• **Exercise instructions**
From the entries below, pull out every line that contains the word "closer", copying each one in full.

* begin Records for this exercise *

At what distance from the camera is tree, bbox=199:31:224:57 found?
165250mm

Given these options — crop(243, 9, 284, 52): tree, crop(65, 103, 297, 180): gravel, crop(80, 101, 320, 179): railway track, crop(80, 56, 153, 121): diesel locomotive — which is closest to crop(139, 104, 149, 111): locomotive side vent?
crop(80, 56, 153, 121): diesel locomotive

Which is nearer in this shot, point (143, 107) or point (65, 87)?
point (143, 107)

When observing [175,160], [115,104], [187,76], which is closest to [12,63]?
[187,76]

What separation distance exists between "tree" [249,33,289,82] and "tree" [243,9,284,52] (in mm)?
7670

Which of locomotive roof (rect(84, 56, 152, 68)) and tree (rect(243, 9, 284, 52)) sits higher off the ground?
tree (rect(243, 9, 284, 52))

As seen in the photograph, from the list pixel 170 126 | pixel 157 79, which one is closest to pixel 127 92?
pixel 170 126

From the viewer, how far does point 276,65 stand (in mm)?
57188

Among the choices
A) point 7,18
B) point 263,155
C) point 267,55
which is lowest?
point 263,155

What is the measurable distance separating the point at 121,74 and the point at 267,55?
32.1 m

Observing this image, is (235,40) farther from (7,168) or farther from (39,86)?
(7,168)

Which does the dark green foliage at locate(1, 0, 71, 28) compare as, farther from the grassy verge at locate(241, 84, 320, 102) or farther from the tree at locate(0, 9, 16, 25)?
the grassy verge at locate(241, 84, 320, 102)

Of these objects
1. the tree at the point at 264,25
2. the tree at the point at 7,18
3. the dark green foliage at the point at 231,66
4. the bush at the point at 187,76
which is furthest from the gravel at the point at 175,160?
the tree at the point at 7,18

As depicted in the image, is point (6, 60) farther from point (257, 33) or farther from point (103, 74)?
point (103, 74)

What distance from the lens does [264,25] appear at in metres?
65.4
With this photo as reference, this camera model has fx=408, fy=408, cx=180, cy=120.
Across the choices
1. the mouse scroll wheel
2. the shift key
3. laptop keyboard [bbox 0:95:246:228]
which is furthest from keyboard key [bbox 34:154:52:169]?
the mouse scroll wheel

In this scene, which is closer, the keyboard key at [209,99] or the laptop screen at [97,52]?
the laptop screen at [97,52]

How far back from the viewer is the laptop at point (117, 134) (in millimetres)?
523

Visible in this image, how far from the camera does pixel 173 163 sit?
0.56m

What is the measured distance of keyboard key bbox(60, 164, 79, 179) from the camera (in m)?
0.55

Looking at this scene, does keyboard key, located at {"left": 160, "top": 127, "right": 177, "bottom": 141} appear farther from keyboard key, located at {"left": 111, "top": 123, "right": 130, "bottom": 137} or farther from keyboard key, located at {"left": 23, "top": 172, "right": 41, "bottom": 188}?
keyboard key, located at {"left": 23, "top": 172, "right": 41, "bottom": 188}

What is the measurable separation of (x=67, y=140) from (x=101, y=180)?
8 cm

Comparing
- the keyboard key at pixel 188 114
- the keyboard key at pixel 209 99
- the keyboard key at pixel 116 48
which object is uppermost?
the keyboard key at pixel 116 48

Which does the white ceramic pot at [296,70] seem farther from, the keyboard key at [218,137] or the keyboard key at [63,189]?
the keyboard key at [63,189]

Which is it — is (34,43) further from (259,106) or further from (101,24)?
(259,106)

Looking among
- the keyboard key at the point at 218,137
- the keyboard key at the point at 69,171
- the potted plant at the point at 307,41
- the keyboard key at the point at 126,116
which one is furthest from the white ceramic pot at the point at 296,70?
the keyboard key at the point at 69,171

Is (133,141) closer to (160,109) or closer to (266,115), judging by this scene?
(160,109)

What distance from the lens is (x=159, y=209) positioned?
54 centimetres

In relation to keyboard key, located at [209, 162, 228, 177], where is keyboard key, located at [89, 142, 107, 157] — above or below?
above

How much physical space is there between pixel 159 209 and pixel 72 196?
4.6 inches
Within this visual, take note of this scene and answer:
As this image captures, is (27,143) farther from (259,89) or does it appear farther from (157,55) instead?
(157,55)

* end Records for this exercise *

• **Result**
In this scene, which is closer, the keyboard key at [209,99] or the laptop screen at [97,52]?
Is (133,141) closer to (160,109) or closer to (266,115), judging by this scene?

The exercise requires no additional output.